- Date: 20–26 July
- Edition: 44th
- Surface: Clay
- Location: Tampere, Finland

Champions

Singles
- Diego Dedura

Doubles
- Jarno Jans / Niels Visker
- ← 2025 · Tampere Open · 2027 →

= 2026 Tampere Open =

The 2026 Tampere Open was a professional tennis tournament played on clay courts. It was the 44th edition of the tournament which was part of the 2026 ATP Challenger Tour. It took place in Tampere, Finland, between 20 and 26 July 2026.

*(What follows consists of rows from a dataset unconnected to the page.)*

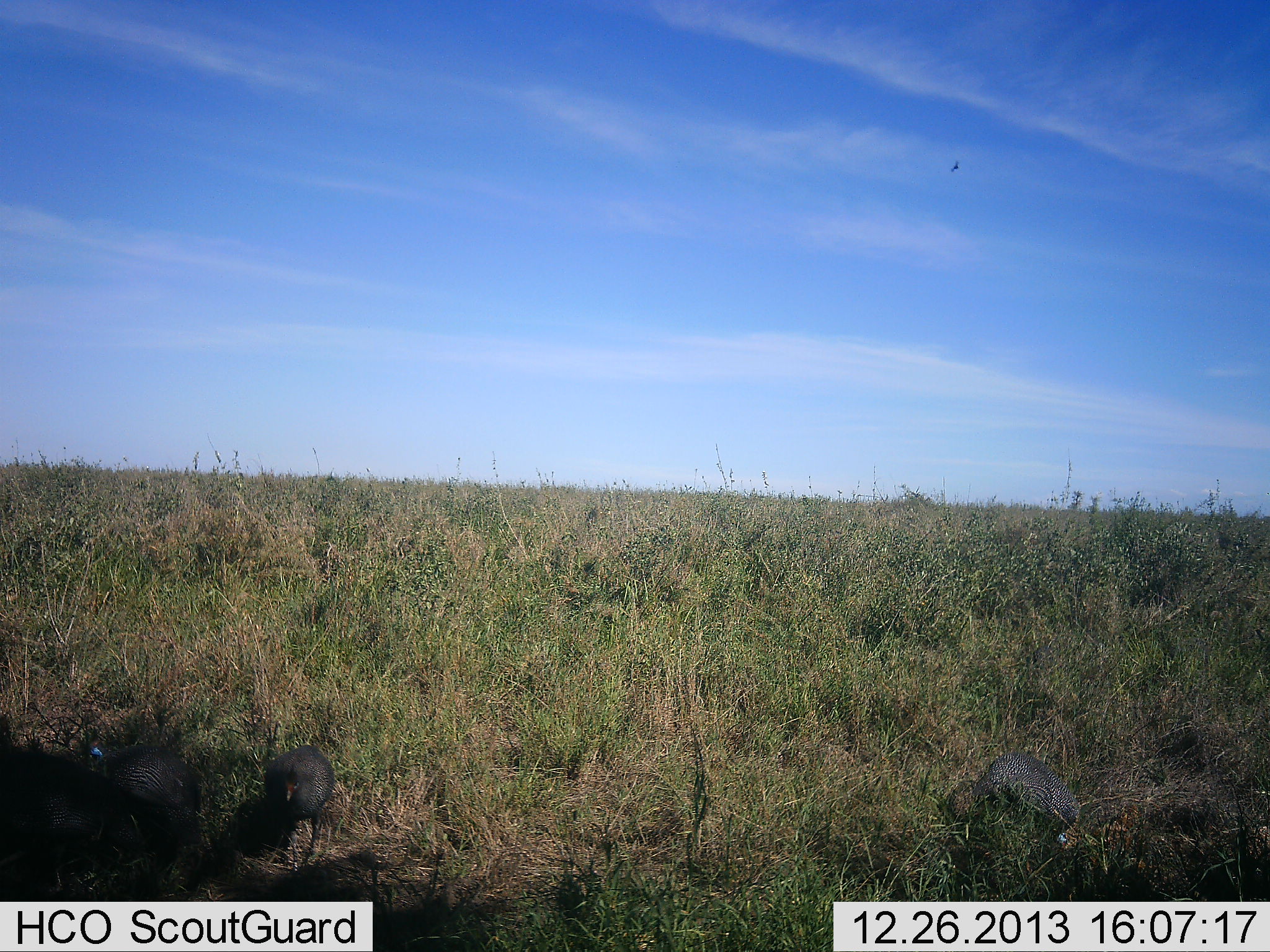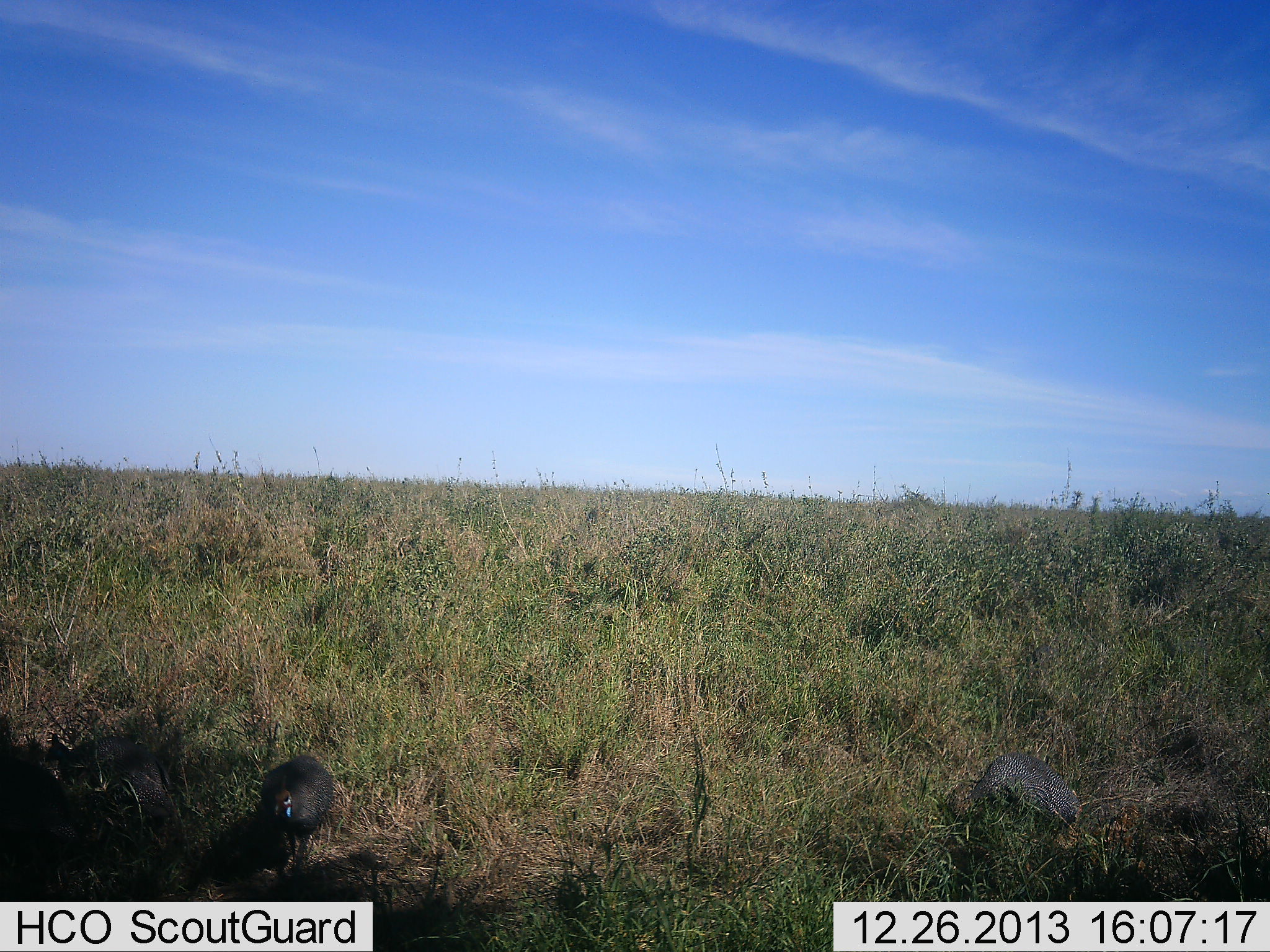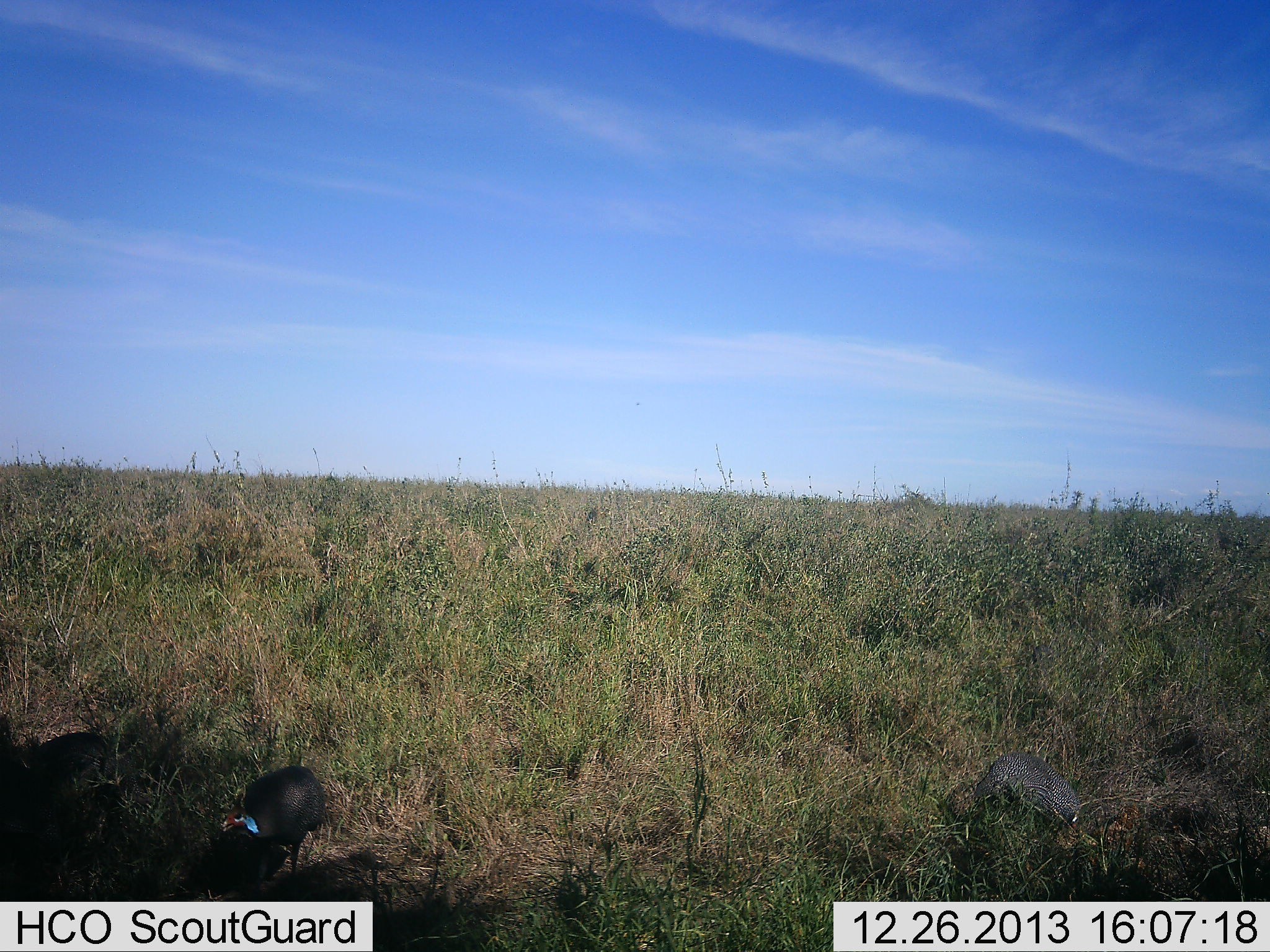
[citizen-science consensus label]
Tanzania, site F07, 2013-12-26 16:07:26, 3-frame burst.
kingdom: Animalia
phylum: Chordata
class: Aves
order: Galliformes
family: Numididae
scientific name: Numididae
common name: guinea fowl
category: guineafowl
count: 4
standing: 40%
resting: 0%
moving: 70%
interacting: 0%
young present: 0%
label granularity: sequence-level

== Singles main draw entrants ==
=== Seeds ===

| Country | Player | Rank^{1} | Seed |
|---|---|---|---|
| NOR | Nicolai Budkov Kjær | 118 | 1 |
| FIN | Otto Virtanen | 126 | 2 |
| BEL | Gauthier Onclin | 169 | 3 |
| BEL | Gilles-Arnaud Bailly | 203 | 4 |
| GER | Tom Gentzsch | 212 | 5 |
| GER | Henri Squire | 215 | 6 |
| ESP | Nikolás Sánchez Izquierdo | 217 | 7 |
| ARG | Guido Iván Justo | 226 | 8 |

- ^{1} Rankings as of 13 July 2026.

=== Other entrants ===
The following players received wildcards into the singles main draw:
- FIN Linus Lagerbohm
- FIN Oskari Paldanius
- FIN Eero Vasa

The following players received entry into the singles main draw as alternates:
- USA Dali Blanch
- COL Daniel Elahi Galán
- ARG Nicolás Kicker

The following players received entry from the qualifying draw:
- BUL Dimitar Kuzmanov
- BRA Igor Marcondes
- ARG Genaro Alberto Olivieri
- GER Mika Petkovic
- NED Niels Visker
- GER Louis Wessels

== Champions ==
===Singles===

- GER Diego Dedura def. FIN Otto Virtanen 6–3, 6–7^{(3–7)}, 6–3.

===Doubles===

- NED Jarno Jans / NED Niels Visker def. FRA Matt Ponchet / DEN Oskar Brostrøm Poulsen 6–2, 6–1.